- [Source records]:
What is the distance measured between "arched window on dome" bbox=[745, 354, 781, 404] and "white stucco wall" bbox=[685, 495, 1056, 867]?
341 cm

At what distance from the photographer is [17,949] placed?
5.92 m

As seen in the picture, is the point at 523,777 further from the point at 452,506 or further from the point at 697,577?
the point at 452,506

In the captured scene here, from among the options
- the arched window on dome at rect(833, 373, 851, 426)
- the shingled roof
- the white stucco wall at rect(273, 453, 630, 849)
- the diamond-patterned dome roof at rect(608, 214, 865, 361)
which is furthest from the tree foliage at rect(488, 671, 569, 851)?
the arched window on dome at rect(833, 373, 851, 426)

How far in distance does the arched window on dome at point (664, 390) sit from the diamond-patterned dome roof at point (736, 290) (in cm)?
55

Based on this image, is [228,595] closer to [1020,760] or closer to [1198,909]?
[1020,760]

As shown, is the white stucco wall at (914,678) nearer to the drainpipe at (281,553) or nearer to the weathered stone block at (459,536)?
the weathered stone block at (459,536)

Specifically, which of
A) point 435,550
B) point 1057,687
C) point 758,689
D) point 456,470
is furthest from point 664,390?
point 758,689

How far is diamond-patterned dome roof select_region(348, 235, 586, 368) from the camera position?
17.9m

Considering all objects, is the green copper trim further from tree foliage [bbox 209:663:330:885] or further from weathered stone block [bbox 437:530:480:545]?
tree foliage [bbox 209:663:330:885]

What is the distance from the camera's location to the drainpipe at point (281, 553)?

- [Exercise]:
Type out the entries again, word for word.

- [Correct result]:
What is the distance measured between "arched window on dome" bbox=[745, 354, 781, 404] and "white stucco wall" bbox=[685, 495, 1056, 867]?
341 cm

At what distance from the photographer is [17,949] placed?
5.92 m

As seen in the picture, is the point at 523,777 further from the point at 452,506 or further from the point at 697,577?
the point at 452,506

In the captured scene here, from among the options
- the arched window on dome at rect(833, 373, 851, 426)
- the shingled roof
- the white stucco wall at rect(273, 453, 630, 849)
- the diamond-patterned dome roof at rect(608, 214, 865, 361)
which is furthest from the tree foliage at rect(488, 671, 569, 851)?
the arched window on dome at rect(833, 373, 851, 426)

How far in distance does the arched window on dome at point (664, 390) sit from the diamond-patterned dome roof at point (736, 290) (in cm)?
55

Based on this image, is [228,595] closer to [1020,760] or closer to [1198,909]?
[1020,760]

As shown, is the white stucco wall at (914,678) nearer to the drainpipe at (281,553) or nearer to the weathered stone block at (459,536)?
the weathered stone block at (459,536)

Specifically, which of
A) point 435,550
B) point 1057,687
C) point 758,689
D) point 456,470
is furthest from point 664,390?
point 758,689

How far is diamond-patterned dome roof select_region(348, 235, 586, 368) from the camera position?
17.9m

Considering all objects, is the green copper trim further from tree foliage [bbox 209:663:330:885] or further from weathered stone block [bbox 437:530:480:545]?
tree foliage [bbox 209:663:330:885]

What is the distance from the camera's location to the drainpipe at point (281, 553)?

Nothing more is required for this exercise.